ふわふわとした雰囲気のままみんなと接している。
密かに動揺していたのは俺だけだった。
そして何事もなく金曜日…
「影山君、この書類頼む。」
不意に希から渡された書類の上にクリップで留められたメモには
『今夜20時に』
それを小さく折り畳んでワイシャツのポケットに突っ込むと、ため息をついてその背中を見送った。
同僚の飲みの誘いを断り家路を急ぐ。
嫌悪と期待とが入り混じったこの感情は何だろう。
俺は、希のことが好きだ。はっきり自覚している。

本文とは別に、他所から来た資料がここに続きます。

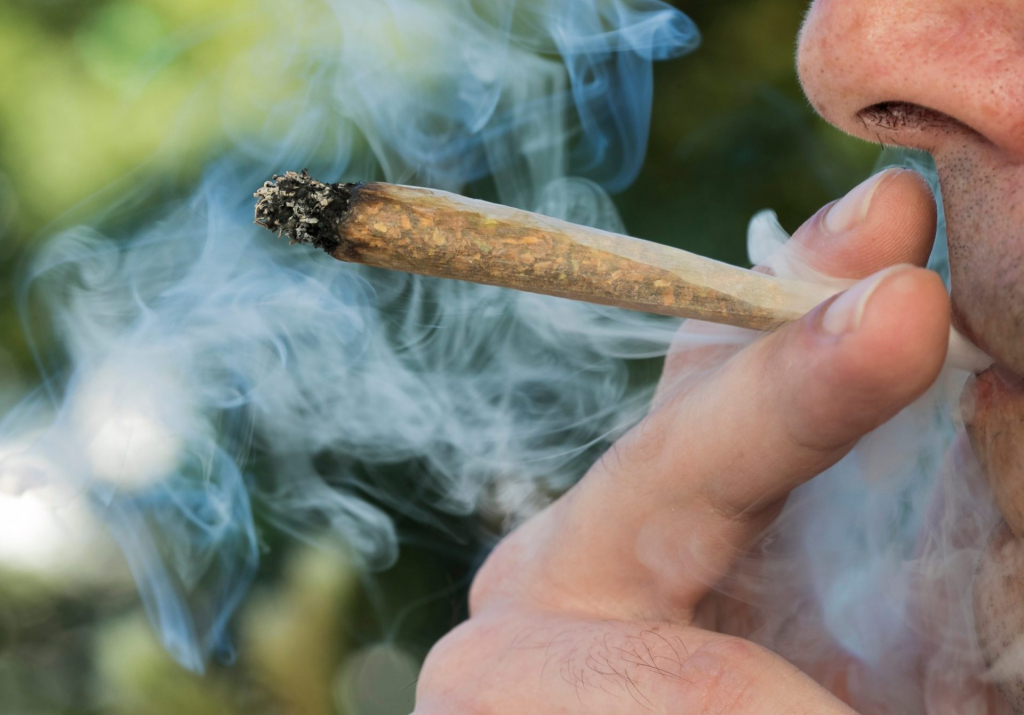 Două ţigări cu cannabis, deja 11 luni după gratii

でも、希はそうではない。
希にとって俺は…ただの性欲処理だ。
簡単に夕食を済ませて、自分の準備に取り掛かった。
何とも情けない姿に泣きそうになりながら、丁寧に繋がる部分を洗浄し解していく。
後で痛い思いをするのは余計に辛い。
自分の恋心をやっと自覚したというのに、この仕打ちは…いや、これも自分が蒔いた種だ。
折れそうな心を何度も奮い立たせて仕上げると、バスルームを後にした。
着替えて希が来るのを待つ時間が何時間にも思えた。
これからどのくらいこんな思いをしなければならないのか。
希が結婚するまで?結婚したらこの関係は終わる?
希が誰かのものになる…俺はそれを受け入れることはできるのだろうか。